As shown in Figure 3, according to another side of the present invention, also provide a kind of language model training system, comprise word frequency module 1, COC module 2, probability module 3, rollback coefficient module 4 and summarizing module 5.
Described word frequency module 1 word frequency module, be used for corpus is carried out taking turns the MapReduce operation, the word frequency statistics amount of statistics N tuple, wherein N is the positive integer more than or equal to 2, described word frequency module 1 is carried out the Map operation first word of N tuple is exported as key assignments, Shuffle resets operation the N tuple of different key assignments is assigned on the different Reduce nodes, and the number of times that each N tuple of Reduce tabulate statistics occurs at each Reduce node is as the word frequency statistics amount of N tuple.
Described COC module 2 is used for the word frequency statistics amount of described N tuple is carried out taking turns the MapReduce operation, obtain the COC statistic, the boundary value K that described COC module 2 default discounts are calculated, wherein K is positive integer, Map operation will be exported as key assignments smaller or equal to the word frequency statistics amount of the N tuple of K, Shuffle rearrangement operation is assigned to the word frequency statistics amount of the N tuple of different key assignments on the different Reduce nodes, gathers the COC statistic that described word frequency statistics amount obtains described N tuple.
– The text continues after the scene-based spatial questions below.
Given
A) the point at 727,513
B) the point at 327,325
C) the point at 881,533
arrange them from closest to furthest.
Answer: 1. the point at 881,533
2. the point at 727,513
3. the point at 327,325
Described probability module 3 is used for the word frequency statistics amount of described N tuple is carried out taking turns the MapReduce operation, calculate the probable value of N tuple, described probability module 3 is carried out the Map operation first word of N tuple of the word frequency statistics amount correspondence of described N tuple is exported as key assignments, Shuffle resets the N tuple word frequency of operating different key assignments and is assigned on the different Reduce nodes, on each Reduce node, import earlier described COC statistic and carry out the discount factor calculating of corresponding N tuple word frequency statistics amount, calculate a tuple to the probable value of N tuple according to described discount factor then, gather at last and obtain all N-gram probability.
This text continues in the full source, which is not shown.